From the beginning of the church, there has been a connection between the Good News and loving those in need. That connection usually means sacrifice. North American Christians as a bunch are not quite as keen for sacrifice as those in the early church, perhaps because there has been a drift in teaching away from Biblical truth and grace. The new direction has been towards more motivational and frankly “me-centered” teaching. However, as we approach the annual Cry of the Orphan Campaign and Orphan Sunday, we are seeing churches all over America who are launching lay-led, people-to-people orphan ministries, in which there is not only sacrifice but a laying out of lives for the fatherless. The impact, not only on orphans, but on churches, has been amazing.

At the beginning of Hope for Orphans, we worked with a small church in South Texas — a fledgling orphan ministry started by two adoptive moms who had a vision and conviction that loving the fatherless was not optional. This led in fairly short order to 29 kids coming for a summer hosting program. The Russian-speaking kids who came had an impact that reached much further than a handful of kids getting families. This church had a revival of sorts through the love of these orphans that introduced the entire congregation to a country most had probably never heard of. The Lord used orphan ministry to give this church a new passion for missions, evangelism, reconciliation and the Gospel that was truly supernatural. 29 kids became 41 and from there this church and its orphan ministry has helped mentor churches in many places to similar results. The compounded impact for children in foster care and around the world is wonderful. The transformation brought about by seeing the visible gospel by the whole congregation has been priceless.

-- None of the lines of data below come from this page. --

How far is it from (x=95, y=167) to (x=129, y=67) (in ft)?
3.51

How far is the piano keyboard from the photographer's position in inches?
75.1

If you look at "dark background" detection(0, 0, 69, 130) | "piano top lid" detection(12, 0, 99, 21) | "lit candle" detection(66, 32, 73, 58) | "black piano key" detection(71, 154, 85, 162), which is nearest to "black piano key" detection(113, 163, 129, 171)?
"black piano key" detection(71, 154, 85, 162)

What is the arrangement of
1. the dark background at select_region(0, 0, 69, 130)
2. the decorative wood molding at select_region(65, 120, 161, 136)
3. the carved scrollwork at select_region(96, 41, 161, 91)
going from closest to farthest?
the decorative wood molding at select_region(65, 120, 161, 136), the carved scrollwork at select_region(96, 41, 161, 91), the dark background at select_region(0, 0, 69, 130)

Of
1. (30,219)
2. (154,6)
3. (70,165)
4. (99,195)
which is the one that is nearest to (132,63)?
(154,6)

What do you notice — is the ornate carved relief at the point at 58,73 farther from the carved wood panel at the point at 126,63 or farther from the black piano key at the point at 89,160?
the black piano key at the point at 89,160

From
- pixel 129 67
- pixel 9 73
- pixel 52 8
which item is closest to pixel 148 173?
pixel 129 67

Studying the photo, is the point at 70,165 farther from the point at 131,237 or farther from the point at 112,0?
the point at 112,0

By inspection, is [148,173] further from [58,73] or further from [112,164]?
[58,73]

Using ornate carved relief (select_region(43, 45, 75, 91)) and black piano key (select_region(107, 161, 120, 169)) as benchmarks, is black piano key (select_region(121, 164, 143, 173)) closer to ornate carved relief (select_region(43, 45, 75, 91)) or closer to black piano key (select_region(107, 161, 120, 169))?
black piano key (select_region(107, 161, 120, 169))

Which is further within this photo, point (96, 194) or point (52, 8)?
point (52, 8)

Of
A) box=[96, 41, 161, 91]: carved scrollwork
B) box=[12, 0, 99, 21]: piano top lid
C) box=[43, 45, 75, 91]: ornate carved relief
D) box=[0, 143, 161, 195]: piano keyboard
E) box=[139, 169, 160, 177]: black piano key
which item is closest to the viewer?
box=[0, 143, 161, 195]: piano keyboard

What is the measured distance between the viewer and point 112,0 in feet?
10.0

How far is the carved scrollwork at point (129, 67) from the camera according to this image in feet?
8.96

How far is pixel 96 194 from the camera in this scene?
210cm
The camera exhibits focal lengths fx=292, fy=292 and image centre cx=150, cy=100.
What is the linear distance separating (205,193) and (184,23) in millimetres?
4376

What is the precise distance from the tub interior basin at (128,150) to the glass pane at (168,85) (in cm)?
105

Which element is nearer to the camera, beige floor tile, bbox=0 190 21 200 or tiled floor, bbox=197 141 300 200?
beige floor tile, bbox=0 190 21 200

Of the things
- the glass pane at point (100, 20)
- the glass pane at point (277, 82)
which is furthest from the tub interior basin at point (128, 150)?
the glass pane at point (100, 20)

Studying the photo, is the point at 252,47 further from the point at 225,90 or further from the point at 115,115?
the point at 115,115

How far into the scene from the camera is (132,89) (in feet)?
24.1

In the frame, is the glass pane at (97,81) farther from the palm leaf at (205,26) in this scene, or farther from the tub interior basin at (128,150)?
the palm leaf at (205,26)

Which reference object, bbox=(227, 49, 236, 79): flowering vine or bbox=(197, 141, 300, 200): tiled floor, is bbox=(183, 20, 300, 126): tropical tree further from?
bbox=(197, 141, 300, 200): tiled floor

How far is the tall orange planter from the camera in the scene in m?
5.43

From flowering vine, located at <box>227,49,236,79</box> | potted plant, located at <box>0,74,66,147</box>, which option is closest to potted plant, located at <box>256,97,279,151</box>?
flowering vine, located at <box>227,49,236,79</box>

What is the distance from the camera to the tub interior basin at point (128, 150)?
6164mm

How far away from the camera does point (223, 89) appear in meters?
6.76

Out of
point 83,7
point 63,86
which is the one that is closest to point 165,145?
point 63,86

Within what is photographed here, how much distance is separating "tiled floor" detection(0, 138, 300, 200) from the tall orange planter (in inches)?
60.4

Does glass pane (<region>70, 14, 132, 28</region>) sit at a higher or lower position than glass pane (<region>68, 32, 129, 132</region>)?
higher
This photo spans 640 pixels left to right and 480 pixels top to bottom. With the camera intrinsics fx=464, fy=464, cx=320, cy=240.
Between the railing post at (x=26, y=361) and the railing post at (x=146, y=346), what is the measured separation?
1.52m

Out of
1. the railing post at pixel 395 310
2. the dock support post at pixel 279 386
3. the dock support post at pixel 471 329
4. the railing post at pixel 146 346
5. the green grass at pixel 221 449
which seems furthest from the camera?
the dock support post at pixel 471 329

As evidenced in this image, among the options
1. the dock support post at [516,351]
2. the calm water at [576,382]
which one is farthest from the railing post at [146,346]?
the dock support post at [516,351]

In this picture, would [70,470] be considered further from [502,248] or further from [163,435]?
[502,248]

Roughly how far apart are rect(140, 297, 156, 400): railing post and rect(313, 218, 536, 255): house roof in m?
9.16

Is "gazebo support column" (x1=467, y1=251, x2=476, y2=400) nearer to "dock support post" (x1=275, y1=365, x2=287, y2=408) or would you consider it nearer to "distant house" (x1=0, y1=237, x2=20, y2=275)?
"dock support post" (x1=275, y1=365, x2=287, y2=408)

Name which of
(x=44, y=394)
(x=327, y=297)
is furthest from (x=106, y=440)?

The point is…One Church Can Make a Difference…a difference that impacts generations for God’s glory. Will you be an orphan ministry leader in your church? One way to give a vision to your church in these next few weeks is through the Cry of the Orphan Partners’ one-hour content-on-demand video special Answer the Cry. This free resource can be used in Sunday schools, small groups, youth groups and even in a special worship service to introduce your church to God’s heart for orphans. This and other resources will be available at www.cryoftheorphan.org. This special program will also be available on DVD in limited supplies at Family Christian Stores locations across the country.

We even have a promo video that you can show leadership in your church or maybe use to promote your own event. You may watch the preview now by clicking here.

Also, at Hope for Orphans, we have a new video that speaks to how God is using the church. You may see that video by clicking here.

So this Orphan Sunday week, consider a sacrifice of your time to give voice to those kids who have none. Consider how God wants to use your Church for loving orphans and waiting children.